O QUE SE PEDE:
Pode devolver na íntegra, sem alterar nada, o texto sobre o conceito de memória que aparece abaixo?

O conceito de memória é definido por Jacques Le Goff (2003,
p. 419) “como propriedade de conservar certas informações, que remete-nos em
primeiro lugar a um conjunto de funções psíquicas, graças as quais o homem pode
atualizar impressões ou informações passadas, ou que ele representa como
passadas”. O tipo de memória do maior interesse do historiador se liga necessariamente
a uma linguagem e, por isso, está voltada para o social, tendo em vista que a
linguagem é um utensílio culturalmente criado e utilizado dentro de um coletivo
(HALBWACHS, 2006). Nesse sentido, a linguagem participa do ato de lembrar-se,
pois quando queremos representar um acontecimento ou um dado do passado que não
está (obviamente) presente temos que nos reportar a um conjunto de informações que
já está armazenado em nossa memória como numa espécie de arquivo – e é
através da linguagem que reconstruímos e atribuímos sentido a tais
acontecimentos, o que significa também que a memória é uma releitura do passado.

SEÇÃO DE MATERIAL:
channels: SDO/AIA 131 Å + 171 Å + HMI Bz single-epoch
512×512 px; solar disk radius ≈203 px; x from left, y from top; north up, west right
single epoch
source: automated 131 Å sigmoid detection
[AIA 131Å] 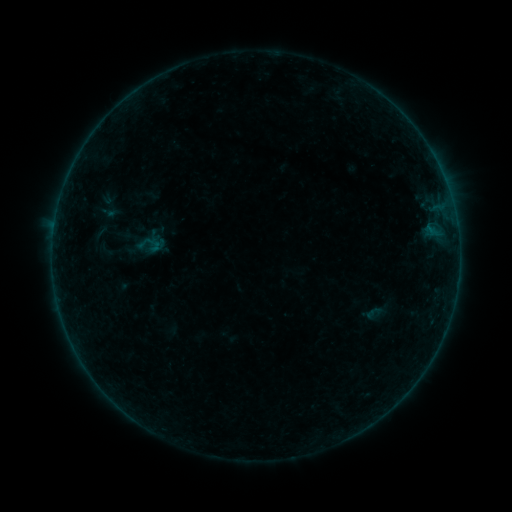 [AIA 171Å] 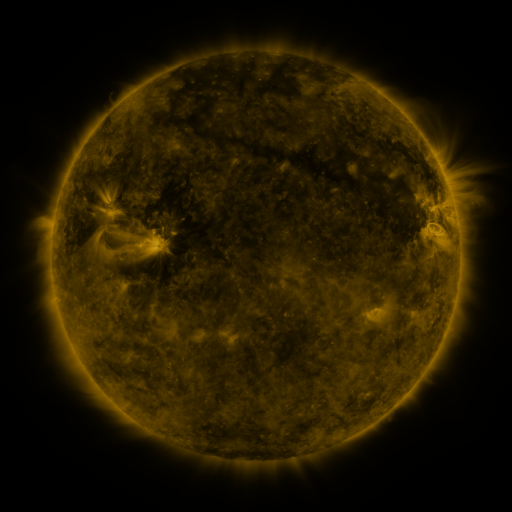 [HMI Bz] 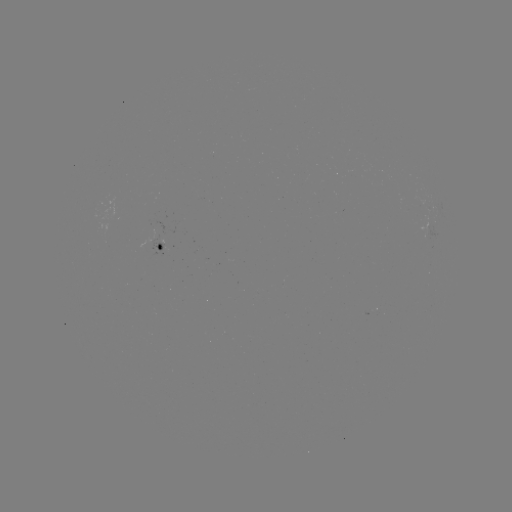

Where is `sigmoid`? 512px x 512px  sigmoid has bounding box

RESPOSTA COMPLETA:
O conceito de memória é definido por Jacques Le Goff (2003,
p. 419) “como propriedade de conservar certas informações, que remete-nos em
primeiro lugar a um conjunto de funções psíquicas, graças as quais o homem pode
atualizar impressões ou informações passadas, ou que ele representa como
passadas”. O tipo de memória do maior interesse do historiador se liga necessariamente
a uma linguagem e, por isso, está voltada para o social, tendo em vista que a
linguagem é um utensílio culturalmente criado e utilizado dentro de um coletivo
(HALBWACHS, 2006). Nesse sentido, a linguagem participa do ato de lembrar-se,
pois quando queremos representar um acontecimento ou um dado do passado que não
está (obviamente) presente temos que nos reportar a um conjunto de informações que
já está armazenado em nossa memória como numa espécie de arquivo – e é
através da linguagem que reconstruímos e atribuímos sentido a tais
acontecimentos, o que significa também que a memória é uma releitura do passado.